TF2 Keras (6)：预处理层 Preprocess

作者: 数科每日 | 来源:发表于2021-01-05 21:17 被阅读0次

TF2 Keras (6)：预处理层 Preprocess
源码到可执⾏⽂件中间过程？
cv::Mat 与 float 互换，实现 argmax 得到像
常用的C++预处理
CSS 预处理的区别的深度比较 - Stylus/Sass/Le
PostgreSQL 源码解读（32）- 查询语句#17（查询优
php - 计算机编程语言（Hypertext Preproc
tensorflow模型建立与训练
scikit-learn_data preprocessing
（4）简单的模型编写

本文是对官方文档的学习笔记。

这里介绍的预处理层 (Preprocessing Layers) 是Keras 原生组件。其实它提供的各种对数据的预处理都可以用其他工具完成（pandas， numpy， sklearn），而且网上也有很多代码。 Preprocessing Layers 来做预处理的最大好处是：构建好的模型会自带预处理机制，这样有助于构建一个 end-to-end 的模型，最大程度的减少调用者的麻烦。模型使用者可以直接将 raw string 或者 raw image 喂给模型。

Preprocessing Layers：

Core preprocessing layers

TextVectorization ：文本向量化
Normalization : 对数值featrue 做正则化

Structured data preprocessing layers

CategoryEncoding layer: 对已经转为indices 的 Category 进行 one-hot, multi-hot, or TF-IDF 编码，常与StringLookup， IntegerLookup 联用
Hashing layer: 对Featrue 进行 hash 化
Discretization layer: 对数值featrue 进行分段，变成Category 类型
StringLookup layer: 把String Category 变成 indices
IntegerLookup layer: 把numeric Category 变成 indices
CategoryCrossing layer: 把多列交叉，生成新的 featrue

Image preprocessing layers

Resizing layer：修改图片尺寸
Rescaling layer：把图片颜色数值变为[0, 1]
CenterCrop : center crop ?

Image data augmentation layers

RandomCrop layer：裁剪
RandomFlip layer：翻转
RandomTranslation layer：变换？

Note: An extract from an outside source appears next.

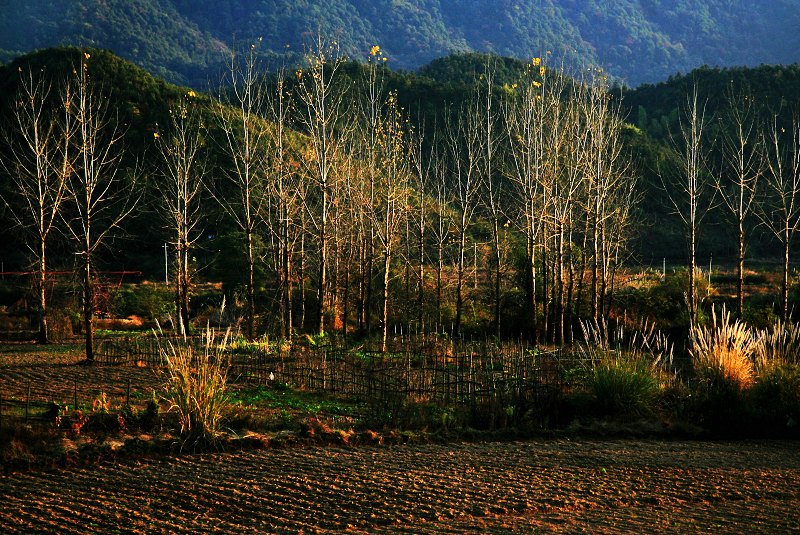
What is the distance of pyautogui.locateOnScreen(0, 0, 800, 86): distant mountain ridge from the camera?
95750 mm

？
RandomRotation layer：旋转
RandomZoom layer：缩放
RandomHeight layer：？？
RandomWidth layer：？？

包含状态的 Layer 和 Adapt

以下 Layer 的状态需要根据不同数据进行计算，在对数据处理前，需要调用 adapt ，对数据进行学习。

TextVectorization
Normalization
StringLookup
IntegerLookup
CategoryEncoding
Discretization

import numpy as np
import tensorflow as tf
from tensorflow.keras.layers.experimental import preprocessing

data = np.array([[0.1, 0.2, 0.3], [0.8, 0.9, 1.0], [1.5, 1.6, 1.7],])
layer = preprocessing.Normalization()
layer.adapt(data)
normalized_data = layer(data)

print("Features mean: %.2f" % (normalized_data.numpy().mean()))
print("Features std: %.2f" % (normalized_data.numpy().std()))

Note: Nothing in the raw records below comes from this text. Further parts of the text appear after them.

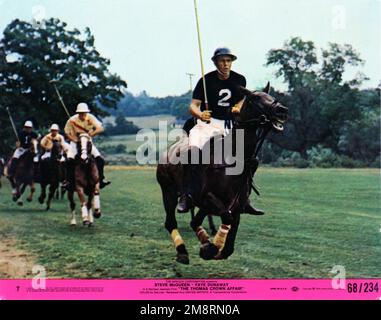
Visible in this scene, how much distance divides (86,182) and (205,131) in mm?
2199

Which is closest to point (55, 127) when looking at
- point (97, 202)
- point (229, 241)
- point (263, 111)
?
point (97, 202)

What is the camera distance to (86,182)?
29.7ft

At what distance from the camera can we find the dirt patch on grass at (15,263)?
835 cm

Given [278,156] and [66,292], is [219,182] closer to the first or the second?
[278,156]

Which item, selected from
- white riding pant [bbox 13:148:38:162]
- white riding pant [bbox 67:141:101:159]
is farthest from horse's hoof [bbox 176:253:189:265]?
white riding pant [bbox 13:148:38:162]

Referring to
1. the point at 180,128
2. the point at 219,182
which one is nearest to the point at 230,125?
the point at 219,182

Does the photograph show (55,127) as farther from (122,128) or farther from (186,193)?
(186,193)

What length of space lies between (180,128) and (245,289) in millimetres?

是否把Preprocessing Layer 放到Model 中？

放入Model

可以利用GPU 加速
如果有GPU，把Layer 放入Model 对 Normalization 和 Image 相关 Preprocessing Layer 会有很大好处。

inputs = keras.Input(shape=input_shape)
x = preprocessing_layer(inputs)
outputs = rest_of_the_model(x)
model = keras.Model(inputs, outputs)

不放入Model

会在CPU上运算
可以 Buffer，甚至缓存到文件中
异步运算
对于 TextVectorization 和结构化数据比较好

例子

Image data augmentation

from tensorflow import keras
from tensorflow.keras import layers

# Create a data augmentation stage with horizontal flipping, rotations, zooms
data_augmentation = keras.Sequential(
    [
        preprocessing.RandomFlip("horizontal"),
        preprocessing.RandomRotation(0.1),
        preprocessing.RandomZoom(0.1),
    ]
)

# Create a model that includes the augmentation stage
input_shape = (32, 32, 3)
classes = 10
inputs = keras.Input(shape=input_shape)
# Augment images
x = data_augmentation(inputs)
# Rescale image values to [0, 1]
x = preprocessing.Rescaling(1.0 / 255)(x)
# Add the rest of the model
outputs = keras.applications.ResNet50(
    weights=None, input_shape=input_shape, classes=classes
)(x)
model = keras.Model(inputs, outputs)

Normalizing numerical features

# Load some data
(x_train, y_train), _ = keras.datasets.cifar10.load_data()
x_train = x_train.reshape((len(x_train), -1))
input_shape = x_train.shape[1:]
classes = 10

# Create a Normalization layer and set its internal state using the training data
normalizer = preprocessing.Normalization()
normalizer.adapt(x_train)

# Create a model that include the normalization layer
inputs = keras.Input(shape=input_shape)
x = normalizer(inputs)
outputs = layers.Dense(classes, activation="softmax")(x)
model = keras.Model(inputs, outputs)

# Train the model
model.compile(optimizer="adam", loss="sparse_categorical_crossentropy")
model.fit(x_train, y_train)

Encoding string categorical features via one-hot encoding

# Define some toy data
data = tf.constant(["a", "b", "c", "b", "c", "a"])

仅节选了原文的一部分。